-- START OF Extracted information --

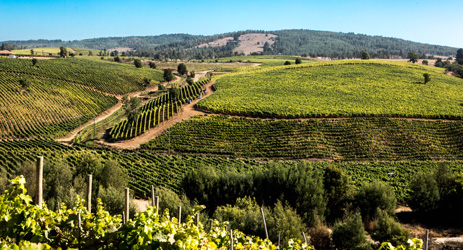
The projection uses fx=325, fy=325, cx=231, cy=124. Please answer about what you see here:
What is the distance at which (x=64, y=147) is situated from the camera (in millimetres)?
49156

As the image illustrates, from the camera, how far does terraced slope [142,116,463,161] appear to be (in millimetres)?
51844

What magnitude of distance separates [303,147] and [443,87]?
59293mm

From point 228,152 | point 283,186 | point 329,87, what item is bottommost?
point 228,152


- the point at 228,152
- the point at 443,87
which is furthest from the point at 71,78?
the point at 443,87

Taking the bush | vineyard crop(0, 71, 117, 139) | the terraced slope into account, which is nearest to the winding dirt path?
the terraced slope

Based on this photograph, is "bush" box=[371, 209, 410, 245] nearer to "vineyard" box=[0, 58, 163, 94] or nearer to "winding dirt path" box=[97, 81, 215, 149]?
"winding dirt path" box=[97, 81, 215, 149]

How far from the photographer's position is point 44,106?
72.4 metres

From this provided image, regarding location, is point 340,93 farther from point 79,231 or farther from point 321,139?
point 79,231

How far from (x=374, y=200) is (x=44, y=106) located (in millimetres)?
70664

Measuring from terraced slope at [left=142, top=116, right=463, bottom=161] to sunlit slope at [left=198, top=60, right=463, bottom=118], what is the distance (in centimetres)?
375

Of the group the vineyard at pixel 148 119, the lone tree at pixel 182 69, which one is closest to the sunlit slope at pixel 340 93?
the vineyard at pixel 148 119

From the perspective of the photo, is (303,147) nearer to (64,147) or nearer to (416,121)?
(416,121)

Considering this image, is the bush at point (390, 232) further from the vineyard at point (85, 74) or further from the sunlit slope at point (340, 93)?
the vineyard at point (85, 74)

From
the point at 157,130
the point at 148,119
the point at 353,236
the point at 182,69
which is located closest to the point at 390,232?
the point at 353,236
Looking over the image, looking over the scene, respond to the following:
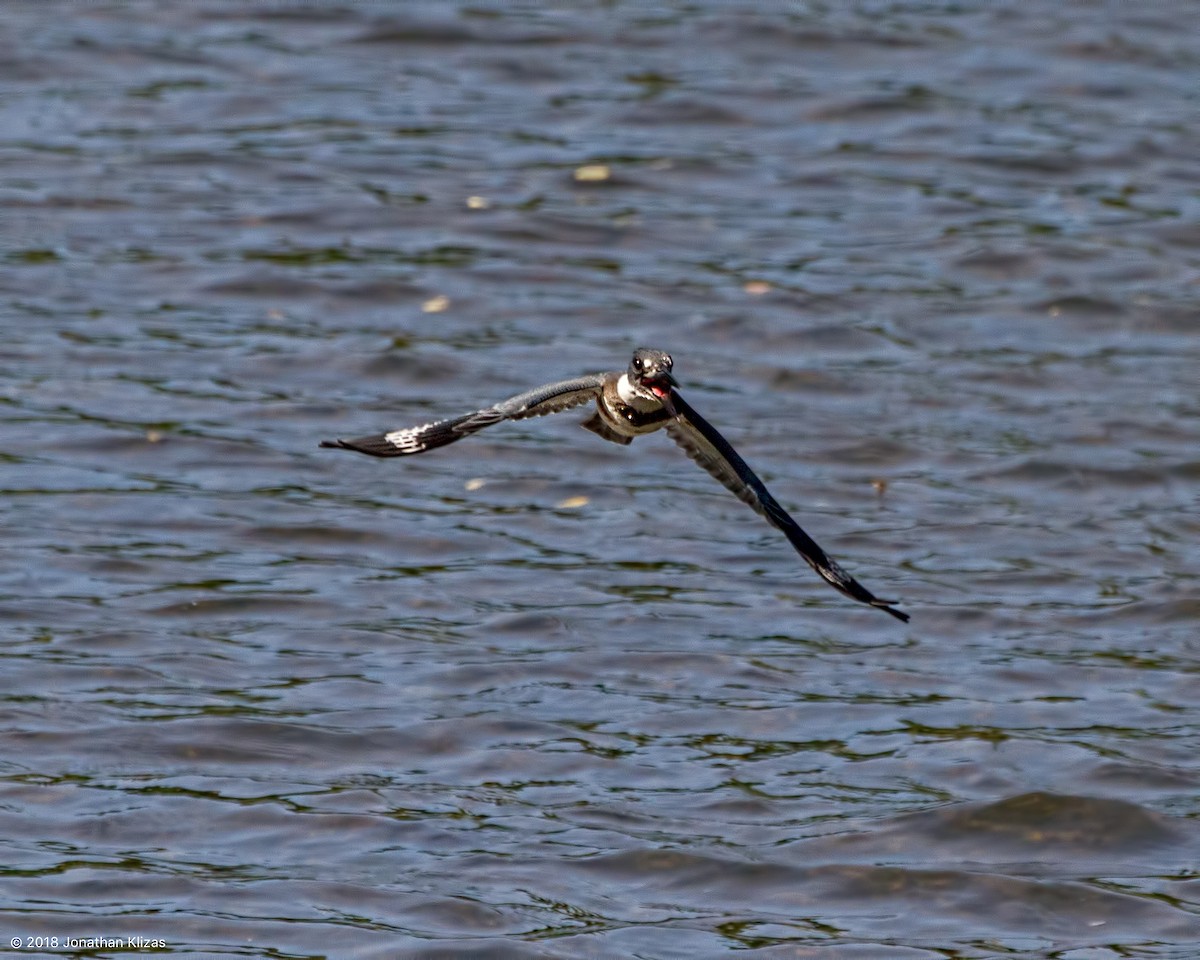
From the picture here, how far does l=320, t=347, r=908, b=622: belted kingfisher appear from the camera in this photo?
6.05 meters

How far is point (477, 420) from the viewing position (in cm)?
601

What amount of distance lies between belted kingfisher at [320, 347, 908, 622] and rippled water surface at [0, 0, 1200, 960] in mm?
1923

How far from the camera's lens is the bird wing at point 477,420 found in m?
5.99

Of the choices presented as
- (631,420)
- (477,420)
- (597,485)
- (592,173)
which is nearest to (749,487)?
(631,420)

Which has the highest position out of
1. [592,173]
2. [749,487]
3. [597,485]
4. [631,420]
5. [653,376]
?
[653,376]

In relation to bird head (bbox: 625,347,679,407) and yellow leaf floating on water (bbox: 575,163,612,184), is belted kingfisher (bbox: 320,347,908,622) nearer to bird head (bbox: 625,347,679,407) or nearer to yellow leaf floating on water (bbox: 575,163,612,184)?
bird head (bbox: 625,347,679,407)

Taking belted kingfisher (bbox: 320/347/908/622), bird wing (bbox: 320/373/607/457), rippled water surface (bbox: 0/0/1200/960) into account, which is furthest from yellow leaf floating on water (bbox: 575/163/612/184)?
bird wing (bbox: 320/373/607/457)

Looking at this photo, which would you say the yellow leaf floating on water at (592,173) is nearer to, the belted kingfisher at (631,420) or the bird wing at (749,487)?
the bird wing at (749,487)

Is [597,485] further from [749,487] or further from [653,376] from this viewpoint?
[653,376]

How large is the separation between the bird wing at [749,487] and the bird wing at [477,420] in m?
0.28

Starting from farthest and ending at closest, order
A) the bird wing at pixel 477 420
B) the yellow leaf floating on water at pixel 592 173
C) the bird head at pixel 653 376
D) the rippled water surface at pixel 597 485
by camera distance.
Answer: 1. the yellow leaf floating on water at pixel 592 173
2. the rippled water surface at pixel 597 485
3. the bird head at pixel 653 376
4. the bird wing at pixel 477 420

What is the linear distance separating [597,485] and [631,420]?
520cm

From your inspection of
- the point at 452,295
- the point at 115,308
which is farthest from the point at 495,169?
the point at 115,308

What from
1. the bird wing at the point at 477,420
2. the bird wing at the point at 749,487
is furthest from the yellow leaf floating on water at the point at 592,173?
the bird wing at the point at 477,420
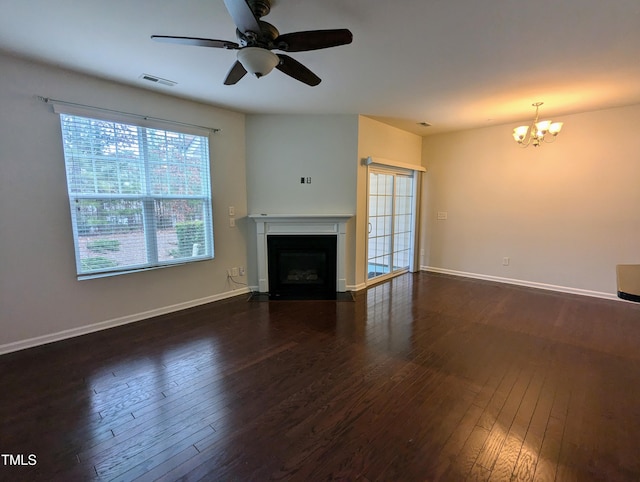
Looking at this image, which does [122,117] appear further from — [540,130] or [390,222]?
[540,130]

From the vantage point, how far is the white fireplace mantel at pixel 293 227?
4344 mm

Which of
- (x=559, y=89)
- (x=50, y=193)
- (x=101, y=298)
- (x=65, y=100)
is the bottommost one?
(x=101, y=298)

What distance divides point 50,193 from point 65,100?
3.01 feet

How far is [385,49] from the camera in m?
2.47

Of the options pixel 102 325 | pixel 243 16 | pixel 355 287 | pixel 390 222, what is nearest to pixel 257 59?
pixel 243 16

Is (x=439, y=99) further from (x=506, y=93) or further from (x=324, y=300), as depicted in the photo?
(x=324, y=300)

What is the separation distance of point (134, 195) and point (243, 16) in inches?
98.9

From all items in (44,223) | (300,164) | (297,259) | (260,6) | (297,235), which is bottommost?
(297,259)

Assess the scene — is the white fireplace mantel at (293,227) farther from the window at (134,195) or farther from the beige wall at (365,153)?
the window at (134,195)

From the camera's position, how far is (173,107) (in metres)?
3.64

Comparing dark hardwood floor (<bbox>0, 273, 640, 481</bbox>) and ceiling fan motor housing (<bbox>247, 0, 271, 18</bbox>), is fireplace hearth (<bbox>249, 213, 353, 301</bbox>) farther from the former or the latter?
ceiling fan motor housing (<bbox>247, 0, 271, 18</bbox>)

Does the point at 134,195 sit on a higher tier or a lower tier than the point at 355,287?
higher

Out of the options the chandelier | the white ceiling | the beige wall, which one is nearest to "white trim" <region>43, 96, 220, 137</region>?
the white ceiling

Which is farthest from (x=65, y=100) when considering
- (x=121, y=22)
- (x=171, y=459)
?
(x=171, y=459)
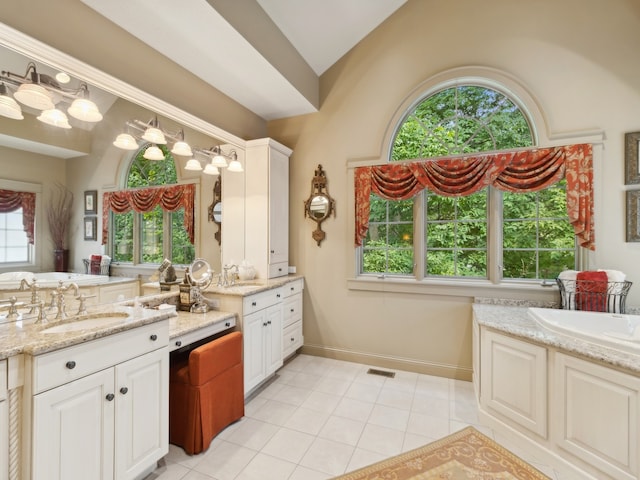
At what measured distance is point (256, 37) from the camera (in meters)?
2.46

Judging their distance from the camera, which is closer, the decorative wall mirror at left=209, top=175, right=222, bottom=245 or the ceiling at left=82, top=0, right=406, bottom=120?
the ceiling at left=82, top=0, right=406, bottom=120

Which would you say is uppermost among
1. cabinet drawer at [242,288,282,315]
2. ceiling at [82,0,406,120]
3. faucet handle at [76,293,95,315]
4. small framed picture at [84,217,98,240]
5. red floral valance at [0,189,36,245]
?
ceiling at [82,0,406,120]

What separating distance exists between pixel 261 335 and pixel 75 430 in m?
1.53

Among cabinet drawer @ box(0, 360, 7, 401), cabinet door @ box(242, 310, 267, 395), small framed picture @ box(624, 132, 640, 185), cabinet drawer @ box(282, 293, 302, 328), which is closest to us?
cabinet drawer @ box(0, 360, 7, 401)

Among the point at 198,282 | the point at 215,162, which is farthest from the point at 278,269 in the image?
the point at 215,162

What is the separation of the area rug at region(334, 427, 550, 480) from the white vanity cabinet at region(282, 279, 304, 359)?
156 centimetres

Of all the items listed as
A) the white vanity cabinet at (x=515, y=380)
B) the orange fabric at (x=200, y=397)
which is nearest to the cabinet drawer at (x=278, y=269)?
the orange fabric at (x=200, y=397)

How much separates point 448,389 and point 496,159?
2.23 metres

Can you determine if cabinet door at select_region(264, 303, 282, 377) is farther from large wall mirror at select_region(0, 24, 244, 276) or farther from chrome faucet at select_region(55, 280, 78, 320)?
chrome faucet at select_region(55, 280, 78, 320)

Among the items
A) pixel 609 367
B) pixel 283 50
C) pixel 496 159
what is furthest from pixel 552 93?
pixel 283 50

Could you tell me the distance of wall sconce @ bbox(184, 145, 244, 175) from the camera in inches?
108

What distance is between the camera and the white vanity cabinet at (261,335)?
2588mm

-- END OF Extracted information --

Short exercise
Render all of the material above as a single numbered list, skipping blank lines and leaving out the pictures.

Correct output
1. The projection uses fx=325, fy=325, cx=231, cy=124. Please answer about what you see here:
2. What is the distance at which (x=64, y=147) is situated from the camera (in millimetres)?
3. 49156
4. As the image illustrates, from the camera, how far does terraced slope [142,116,463,161] appear to be (in millimetres)?
5. 51844
6. What magnitude of distance separates [303,147] and [443,87]?
7. 59293mm
8. From point 228,152 | point 283,186 | point 329,87, what item is bottommost?
9. point 228,152
10. - the point at 228,152
11. - the point at 443,87
12. which is furthest from the point at 71,78?
13. the point at 443,87
14. Taking the bush | vineyard crop(0, 71, 117, 139) | the terraced slope into account, which is nearest to the winding dirt path?
15. the terraced slope
16. Based on this photograph, is "bush" box=[371, 209, 410, 245] nearer to "vineyard" box=[0, 58, 163, 94] or nearer to "winding dirt path" box=[97, 81, 215, 149]?
17. "winding dirt path" box=[97, 81, 215, 149]
18. How far from the photographer's position is point 44,106?
19. 72.4 metres
20. From this provided image, regarding location, is point 340,93 farther from point 79,231 or farther from point 321,139?
21. point 79,231
22. How far from (x=374, y=200) is (x=44, y=106) located (in millimetres)?
23. 70664
24. Measuring from terraced slope at [left=142, top=116, right=463, bottom=161] to sunlit slope at [left=198, top=60, right=463, bottom=118], what is the distance (in centimetres)?
25. 375
26. Of the group the vineyard at pixel 148 119, the lone tree at pixel 182 69, which one is closest to the sunlit slope at pixel 340 93?
27. the vineyard at pixel 148 119
28. From the perspective of the photo, is (303,147) nearer to (64,147) or nearer to (416,121)?
29. (416,121)
30. Considering this image, is the bush at point (390, 232) further from the vineyard at point (85, 74) or further from the sunlit slope at point (340, 93)?
31. the vineyard at point (85, 74)
32. From
33. the point at 157,130
34. the point at 148,119
35. the point at 353,236
36. the point at 182,69
37. which is located closest to the point at 390,232?
38. the point at 353,236
39. Looking over the image, looking over the scene, respond to the following:
40. From the picture here, how far does l=320, t=347, r=908, b=622: belted kingfisher appear from the camera in this photo?
41. 6.05 meters
42. How far is point (477, 420) from the viewing position (in cm)?
43. 601
44. What amount of distance lies between belted kingfisher at [320, 347, 908, 622] and rippled water surface at [0, 0, 1200, 960] in mm?
45. 1923
46. How far from the camera's lens is the bird wing at point 477,420 found in m?
47. 5.99
48. Of the choices presented as
49. - (631,420)
50. - (477,420)
51. - (597,485)
52. - (592,173)
53. which is nearest to (749,487)?
54. (631,420)
55. Which has the highest position out of
56. 1. [592,173]
57. 2. [749,487]
58. 3. [597,485]
59. 4. [631,420]
60. 5. [653,376]
61. ?
62. [653,376]
63. In relation to bird head (bbox: 625,347,679,407) and yellow leaf floating on water (bbox: 575,163,612,184), is belted kingfisher (bbox: 320,347,908,622) nearer to bird head (bbox: 625,347,679,407) or nearer to yellow leaf floating on water (bbox: 575,163,612,184)?
64. bird head (bbox: 625,347,679,407)
65. Taking belted kingfisher (bbox: 320/347/908/622), bird wing (bbox: 320/373/607/457), rippled water surface (bbox: 0/0/1200/960) into account, which is furthest from yellow leaf floating on water (bbox: 575/163/612/184)?
66. bird wing (bbox: 320/373/607/457)
67. Looking at this photo, which would you say the yellow leaf floating on water at (592,173) is nearer to, the belted kingfisher at (631,420) or the bird wing at (749,487)?
68. the bird wing at (749,487)
69. Is [597,485] further from [749,487] or further from [653,376] from this viewpoint?
70. [653,376]
71. How large is the separation between the bird wing at [749,487] and the bird wing at [477,420] in m?
72. 0.28
73. Starting from farthest and ending at closest, order
74. A) the bird wing at pixel 477 420
75. B) the yellow leaf floating on water at pixel 592 173
76. C) the bird head at pixel 653 376
77. D) the rippled water surface at pixel 597 485
78. by camera distance.
79. Answer: 1. the yellow leaf floating on water at pixel 592 173
80. 2. the rippled water surface at pixel 597 485
81. 3. the bird head at pixel 653 376
82. 4. the bird wing at pixel 477 420
83. What is the linear distance separating [597,485] and [631,420]?
84. 520cm
85. From your inspection of
86. - the point at 452,295
87. - the point at 115,308
88. which is farthest from the point at 495,169?
89. the point at 115,308
90. What from
91. 1. the bird wing at the point at 477,420
92. 2. the bird wing at the point at 749,487
93. is furthest from the yellow leaf floating on water at the point at 592,173?
94. the bird wing at the point at 477,420
95. Looking at this image, which does [122,117] appear further from — [540,130] or [390,222]?
96. [540,130]
97. From the vantage point, how far is the white fireplace mantel at pixel 293 227?
98. 4344 mm
99. Which of
100. - (x=559, y=89)
101. - (x=50, y=193)
102. - (x=101, y=298)
103. - (x=65, y=100)
104. is the bottommost one?
105. (x=101, y=298)
106. What distance divides point 50,193 from point 65,100?
107. 3.01 feet
108. How far is [385,49] from the camera in m?
109. 2.47
110. Of the options pixel 102 325 | pixel 243 16 | pixel 355 287 | pixel 390 222, what is nearest to pixel 257 59?
111. pixel 243 16
112. Is (x=439, y=99) further from (x=506, y=93) or further from (x=324, y=300), as depicted in the photo?
113. (x=324, y=300)
114. What is the separation distance of point (134, 195) and point (243, 16) in inches?
115. 98.9
116. From all items in (44,223) | (300,164) | (297,259) | (260,6) | (297,235), which is bottommost?
117. (297,259)
118. Assess the scene — is the white fireplace mantel at (293,227) farther from the window at (134,195) or farther from the beige wall at (365,153)?
119. the window at (134,195)
120. From the camera's position, how far is (173,107) (in metres)?
121. 3.64
122. Comparing dark hardwood floor (<bbox>0, 273, 640, 481</bbox>) and ceiling fan motor housing (<bbox>247, 0, 271, 18</bbox>), is fireplace hearth (<bbox>249, 213, 353, 301</bbox>) farther from the former or the latter?
123. ceiling fan motor housing (<bbox>247, 0, 271, 18</bbox>)
124. Does the point at 134,195 sit on a higher tier or a lower tier than the point at 355,287?
125. higher
126. Out of the options the chandelier | the white ceiling | the beige wall, which one is nearest to "white trim" <region>43, 96, 220, 137</region>?
127. the white ceiling
128. Which is farthest from (x=65, y=100) when considering
129. - (x=121, y=22)
130. - (x=171, y=459)
131. ?
132. (x=171, y=459)
133. At what measured distance is point (256, 37) from the camera (in meters)?
134. 2.46
135. Judging their distance from the camera, which is closer, the decorative wall mirror at left=209, top=175, right=222, bottom=245 or the ceiling at left=82, top=0, right=406, bottom=120?
136. the ceiling at left=82, top=0, right=406, bottom=120
137. Which would you say is uppermost among
138. 1. cabinet drawer at [242,288,282,315]
139. 2. ceiling at [82,0,406,120]
140. 3. faucet handle at [76,293,95,315]
141. 4. small framed picture at [84,217,98,240]
142. 5. red floral valance at [0,189,36,245]
143. ?
144. ceiling at [82,0,406,120]
145. What separating distance exists between pixel 261 335 and pixel 75 430 in m?
146. 1.53
147. Among cabinet drawer @ box(0, 360, 7, 401), cabinet door @ box(242, 310, 267, 395), small framed picture @ box(624, 132, 640, 185), cabinet drawer @ box(282, 293, 302, 328), which is closest to us?
148. cabinet drawer @ box(0, 360, 7, 401)
149. Among the point at 198,282 | the point at 215,162, which is farthest from the point at 278,269 in the image?
150. the point at 215,162
151. What is the separation of the area rug at region(334, 427, 550, 480) from the white vanity cabinet at region(282, 279, 304, 359)?
152. 156 centimetres
153. Of all the items listed as
154. A) the white vanity cabinet at (x=515, y=380)
155. B) the orange fabric at (x=200, y=397)
156. which is nearest to the cabinet drawer at (x=278, y=269)?
157. the orange fabric at (x=200, y=397)
158. How much separates point 448,389 and point 496,159?
159. 2.23 metres
160. Can you determine if cabinet door at select_region(264, 303, 282, 377) is farther from large wall mirror at select_region(0, 24, 244, 276) or farther from chrome faucet at select_region(55, 280, 78, 320)?
161. chrome faucet at select_region(55, 280, 78, 320)
162. Among the items
163. A) pixel 609 367
164. B) pixel 283 50
165. C) pixel 496 159
166. what is furthest from pixel 552 93?
167. pixel 283 50
168. Could you tell me the distance of wall sconce @ bbox(184, 145, 244, 175) from the camera in inches?
169. 108
170. What distance is between the camera and the white vanity cabinet at (261,335)?
171. 2588mm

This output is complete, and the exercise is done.